>> START

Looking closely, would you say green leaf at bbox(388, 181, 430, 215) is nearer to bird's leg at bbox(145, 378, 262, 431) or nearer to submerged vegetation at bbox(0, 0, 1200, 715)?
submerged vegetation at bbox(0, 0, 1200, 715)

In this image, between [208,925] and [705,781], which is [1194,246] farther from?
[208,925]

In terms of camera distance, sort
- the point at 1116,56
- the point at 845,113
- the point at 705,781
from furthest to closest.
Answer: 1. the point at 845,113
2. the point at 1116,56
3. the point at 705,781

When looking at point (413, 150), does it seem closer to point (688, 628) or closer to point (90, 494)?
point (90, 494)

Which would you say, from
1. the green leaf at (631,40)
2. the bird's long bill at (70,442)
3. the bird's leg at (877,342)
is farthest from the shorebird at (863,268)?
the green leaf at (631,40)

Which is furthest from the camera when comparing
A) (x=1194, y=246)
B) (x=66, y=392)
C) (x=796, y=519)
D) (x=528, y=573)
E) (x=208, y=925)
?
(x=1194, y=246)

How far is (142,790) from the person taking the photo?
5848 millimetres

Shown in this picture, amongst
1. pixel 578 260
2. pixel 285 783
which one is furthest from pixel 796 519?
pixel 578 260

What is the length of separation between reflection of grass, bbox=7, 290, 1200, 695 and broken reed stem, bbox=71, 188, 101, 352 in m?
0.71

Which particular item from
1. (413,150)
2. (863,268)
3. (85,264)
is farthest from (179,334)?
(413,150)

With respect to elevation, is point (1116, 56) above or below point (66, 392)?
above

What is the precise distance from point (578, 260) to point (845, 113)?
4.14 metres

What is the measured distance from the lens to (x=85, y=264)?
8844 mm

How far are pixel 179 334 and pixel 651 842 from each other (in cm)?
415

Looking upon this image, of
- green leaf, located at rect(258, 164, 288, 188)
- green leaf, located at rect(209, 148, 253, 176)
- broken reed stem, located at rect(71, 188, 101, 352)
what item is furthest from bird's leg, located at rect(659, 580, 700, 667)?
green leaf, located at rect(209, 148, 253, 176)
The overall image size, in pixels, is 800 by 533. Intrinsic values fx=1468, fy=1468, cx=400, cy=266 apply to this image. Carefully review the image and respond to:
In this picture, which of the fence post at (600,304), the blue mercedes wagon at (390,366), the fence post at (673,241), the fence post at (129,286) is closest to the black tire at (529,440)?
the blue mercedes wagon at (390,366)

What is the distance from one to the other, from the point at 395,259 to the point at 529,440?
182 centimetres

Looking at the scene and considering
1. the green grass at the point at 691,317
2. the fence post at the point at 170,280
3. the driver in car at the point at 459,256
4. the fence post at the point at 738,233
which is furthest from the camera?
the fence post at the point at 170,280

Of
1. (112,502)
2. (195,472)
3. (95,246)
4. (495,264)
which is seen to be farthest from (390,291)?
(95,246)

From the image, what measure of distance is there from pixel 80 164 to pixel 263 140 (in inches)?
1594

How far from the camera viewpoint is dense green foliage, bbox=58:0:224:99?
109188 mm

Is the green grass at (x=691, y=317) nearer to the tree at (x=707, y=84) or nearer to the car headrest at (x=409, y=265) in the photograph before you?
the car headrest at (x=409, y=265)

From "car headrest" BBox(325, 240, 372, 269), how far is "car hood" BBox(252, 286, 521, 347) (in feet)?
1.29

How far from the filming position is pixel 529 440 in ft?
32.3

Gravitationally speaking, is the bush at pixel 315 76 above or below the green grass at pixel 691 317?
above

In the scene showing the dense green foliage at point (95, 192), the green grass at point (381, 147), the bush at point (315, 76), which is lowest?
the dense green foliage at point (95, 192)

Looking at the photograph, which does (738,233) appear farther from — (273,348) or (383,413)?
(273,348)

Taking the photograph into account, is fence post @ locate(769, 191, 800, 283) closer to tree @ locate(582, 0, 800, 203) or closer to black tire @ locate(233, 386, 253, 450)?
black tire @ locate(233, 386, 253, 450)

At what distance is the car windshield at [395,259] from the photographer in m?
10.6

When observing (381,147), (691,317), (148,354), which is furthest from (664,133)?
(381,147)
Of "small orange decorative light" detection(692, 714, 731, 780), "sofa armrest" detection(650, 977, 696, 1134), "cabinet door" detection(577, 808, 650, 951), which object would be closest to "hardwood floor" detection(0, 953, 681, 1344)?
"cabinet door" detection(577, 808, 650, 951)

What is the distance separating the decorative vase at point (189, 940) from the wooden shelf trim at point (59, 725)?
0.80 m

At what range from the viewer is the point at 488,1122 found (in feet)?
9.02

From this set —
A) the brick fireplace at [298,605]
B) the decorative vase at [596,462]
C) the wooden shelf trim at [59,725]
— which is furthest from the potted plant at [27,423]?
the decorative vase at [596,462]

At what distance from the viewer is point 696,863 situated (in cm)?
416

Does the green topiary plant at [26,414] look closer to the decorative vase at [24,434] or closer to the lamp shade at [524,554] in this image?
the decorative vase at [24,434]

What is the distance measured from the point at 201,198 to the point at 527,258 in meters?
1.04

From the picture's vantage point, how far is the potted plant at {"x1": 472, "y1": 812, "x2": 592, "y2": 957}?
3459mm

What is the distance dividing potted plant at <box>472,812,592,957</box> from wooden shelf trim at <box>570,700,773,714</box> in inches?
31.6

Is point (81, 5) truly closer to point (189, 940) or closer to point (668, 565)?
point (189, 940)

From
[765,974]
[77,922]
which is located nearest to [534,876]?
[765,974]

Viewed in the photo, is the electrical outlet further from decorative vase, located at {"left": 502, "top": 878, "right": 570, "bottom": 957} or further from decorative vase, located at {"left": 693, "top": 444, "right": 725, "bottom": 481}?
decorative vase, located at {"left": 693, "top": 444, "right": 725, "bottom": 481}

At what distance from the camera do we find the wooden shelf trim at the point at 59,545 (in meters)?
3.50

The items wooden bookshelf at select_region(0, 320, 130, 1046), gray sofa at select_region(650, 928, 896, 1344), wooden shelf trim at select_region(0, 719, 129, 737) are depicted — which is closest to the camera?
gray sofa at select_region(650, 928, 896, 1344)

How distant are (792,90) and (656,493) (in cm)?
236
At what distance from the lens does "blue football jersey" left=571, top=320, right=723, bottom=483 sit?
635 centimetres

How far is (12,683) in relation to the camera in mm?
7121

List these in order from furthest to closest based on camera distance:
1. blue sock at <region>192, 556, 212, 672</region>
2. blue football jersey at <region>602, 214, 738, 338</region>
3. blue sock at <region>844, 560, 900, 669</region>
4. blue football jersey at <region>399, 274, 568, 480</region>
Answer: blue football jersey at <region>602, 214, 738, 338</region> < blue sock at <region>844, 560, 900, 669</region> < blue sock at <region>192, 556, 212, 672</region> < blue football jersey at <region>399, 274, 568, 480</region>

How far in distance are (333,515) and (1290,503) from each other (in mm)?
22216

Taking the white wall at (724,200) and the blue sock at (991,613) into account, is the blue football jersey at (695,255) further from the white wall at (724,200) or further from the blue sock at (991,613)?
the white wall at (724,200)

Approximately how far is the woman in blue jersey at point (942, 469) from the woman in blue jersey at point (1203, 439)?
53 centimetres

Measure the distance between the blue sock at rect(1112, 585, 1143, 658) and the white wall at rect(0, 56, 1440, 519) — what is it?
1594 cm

>> END

_TASK PROMPT_
Copy out every one of the rows above word for word, without changing anything.

_ANSWER_
Looking closely, would you say green leaf at bbox(388, 181, 430, 215) is nearer to bird's leg at bbox(145, 378, 262, 431) or nearer to submerged vegetation at bbox(0, 0, 1200, 715)?
submerged vegetation at bbox(0, 0, 1200, 715)

In this image, between [208,925] and [705,781], which is [1194,246] farther from?
[208,925]

In terms of camera distance, sort
- the point at 1116,56
- the point at 845,113
- the point at 705,781
from furthest to closest.
Answer: 1. the point at 845,113
2. the point at 1116,56
3. the point at 705,781

When looking at point (413, 150), does it seem closer to point (688, 628) or closer to point (90, 494)?
point (90, 494)

Which would you say, from
1. the green leaf at (631,40)
2. the bird's long bill at (70,442)
3. the bird's leg at (877,342)
is farthest from the shorebird at (863,268)?
the green leaf at (631,40)

Which is furthest from the camera when comparing
A) (x=1194, y=246)
B) (x=66, y=392)
C) (x=796, y=519)
D) (x=528, y=573)
E) (x=208, y=925)
?
(x=1194, y=246)

How far is (142,790) from the person taking the photo?
5848 millimetres

Shown in this picture, amongst
1. pixel 578 260
2. pixel 285 783
which one is furthest from pixel 796 519?
pixel 578 260

What is the length of separation between reflection of grass, bbox=7, 290, 1200, 695 and broken reed stem, bbox=71, 188, 101, 352 in m?
0.71

Which particular item from
1. (413,150)
2. (863,268)
3. (85,264)
is farthest from (179,334)?
(413,150)

With respect to elevation, is point (1116, 56) above or below point (66, 392)?
above

What is the precise distance from point (578, 260) to point (845, 113)?
4.14 metres

What is the measured distance from the lens to (x=85, y=264)?
8844 mm

How far are pixel 179 334 and pixel 651 842 from each other (in cm)?
415

Looking upon this image, of
- green leaf, located at rect(258, 164, 288, 188)
- green leaf, located at rect(209, 148, 253, 176)
- broken reed stem, located at rect(71, 188, 101, 352)
what item is furthest from bird's leg, located at rect(659, 580, 700, 667)?
green leaf, located at rect(209, 148, 253, 176)
The overall image size, in pixels, is 800 by 533. Intrinsic values fx=1468, fy=1468, cx=400, cy=266 apply to this image. Carefully review the image and respond to:
In this picture, which of the fence post at (600,304), the blue mercedes wagon at (390,366), the fence post at (673,241), the fence post at (129,286) is closest to the black tire at (529,440)?
the blue mercedes wagon at (390,366)

What is the distance from one to the other, from the point at 395,259 to the point at 529,440?
182 centimetres

Looking at the scene and considering
1. the green grass at the point at 691,317
2. the fence post at the point at 170,280
3. the driver in car at the point at 459,256
4. the fence post at the point at 738,233
which is furthest from the camera?
the fence post at the point at 170,280

Of
1. (112,502)
2. (195,472)
3. (95,246)
4. (495,264)
which is seen to be farthest from (390,291)?
(95,246)

From the image, what measure of distance is there from pixel 80 164 to pixel 263 140 (in inches)?
1594

How far from the camera viewpoint is dense green foliage, bbox=58:0:224:99?
109188 mm

Is the green grass at (x=691, y=317) nearer to the tree at (x=707, y=84) or nearer to the car headrest at (x=409, y=265) in the photograph before you?
the car headrest at (x=409, y=265)

From "car headrest" BBox(325, 240, 372, 269), how far is "car hood" BBox(252, 286, 521, 347) (in feet)?
1.29

How far from the filming position is pixel 529 440 in ft?
32.3

Gravitationally speaking, is the bush at pixel 315 76 above or below the green grass at pixel 691 317?
above

In the scene showing the dense green foliage at point (95, 192), the green grass at point (381, 147), the bush at point (315, 76), which is lowest?
the dense green foliage at point (95, 192)

Looking at the photograph, which does (738,233) appear farther from — (273,348) or (383,413)?
(273,348)

Taking the photograph into account, is fence post @ locate(769, 191, 800, 283) closer to tree @ locate(582, 0, 800, 203) or closer to black tire @ locate(233, 386, 253, 450)?
black tire @ locate(233, 386, 253, 450)

At what distance is the car windshield at [395,259] from the photographer in m?
10.6

When observing (381,147), (691,317), (148,354), which is furthest from (664,133)?
(381,147)
Of "small orange decorative light" detection(692, 714, 731, 780), "sofa armrest" detection(650, 977, 696, 1134), "cabinet door" detection(577, 808, 650, 951), which object would be closest to "hardwood floor" detection(0, 953, 681, 1344)?
"cabinet door" detection(577, 808, 650, 951)

What is the distance separating the decorative vase at point (189, 940) from the wooden shelf trim at point (59, 725)?
0.80 m

At what range from the viewer is the point at 488,1122 found (in feet)?
9.02

From this set —
A) the brick fireplace at [298,605]
B) the decorative vase at [596,462]
C) the wooden shelf trim at [59,725]
— which is furthest from the potted plant at [27,423]?
the decorative vase at [596,462]

At what distance from the viewer is point 696,863 situated (in cm)?
416

Does the green topiary plant at [26,414] look closer to the decorative vase at [24,434] or closer to the lamp shade at [524,554] in this image?
the decorative vase at [24,434]

What is the distance measured from the point at 201,198 to the point at 527,258 in meters?
1.04

From the picture's vantage point, how far is the potted plant at {"x1": 472, "y1": 812, "x2": 592, "y2": 957}?
3459mm

What is the distance dividing potted plant at <box>472,812,592,957</box> from wooden shelf trim at <box>570,700,773,714</box> in inches?
31.6

Is point (81, 5) truly closer to point (189, 940) or closer to point (668, 565)?
point (189, 940)

From
[765,974]
[77,922]
which is located nearest to [534,876]?
[765,974]

Viewed in the photo, is the electrical outlet further from decorative vase, located at {"left": 502, "top": 878, "right": 570, "bottom": 957} or further from decorative vase, located at {"left": 693, "top": 444, "right": 725, "bottom": 481}?
decorative vase, located at {"left": 693, "top": 444, "right": 725, "bottom": 481}

At what distance from the camera do we find the wooden shelf trim at the point at 59,545 (in meters)?
3.50

The items wooden bookshelf at select_region(0, 320, 130, 1046), gray sofa at select_region(650, 928, 896, 1344), wooden shelf trim at select_region(0, 719, 129, 737) are depicted — which is closest to the camera?
gray sofa at select_region(650, 928, 896, 1344)

How distant are (792,90) and (656,493) (in cm)?
236
At what distance from the lens does "blue football jersey" left=571, top=320, right=723, bottom=483 sit?
635 centimetres

How far is (12,683) in relation to the camera in mm?
7121

List these in order from furthest to closest based on camera distance:
1. blue sock at <region>192, 556, 212, 672</region>
2. blue football jersey at <region>602, 214, 738, 338</region>
3. blue sock at <region>844, 560, 900, 669</region>
4. blue football jersey at <region>399, 274, 568, 480</region>
Answer: blue football jersey at <region>602, 214, 738, 338</region> < blue sock at <region>844, 560, 900, 669</region> < blue sock at <region>192, 556, 212, 672</region> < blue football jersey at <region>399, 274, 568, 480</region>

How far in distance are (333,515) and (1290,503) from each other (in mm)?
22216

Taking the white wall at (724,200) and the blue sock at (991,613) into account, is the blue football jersey at (695,255) further from the white wall at (724,200) or further from the blue sock at (991,613)?
the white wall at (724,200)

Approximately how far is the woman in blue jersey at point (942, 469) from the woman in blue jersey at point (1203, 439)?
53 centimetres

Measure the distance between the blue sock at rect(1112, 585, 1143, 658) and the white wall at rect(0, 56, 1440, 519) — what is it?
1594 cm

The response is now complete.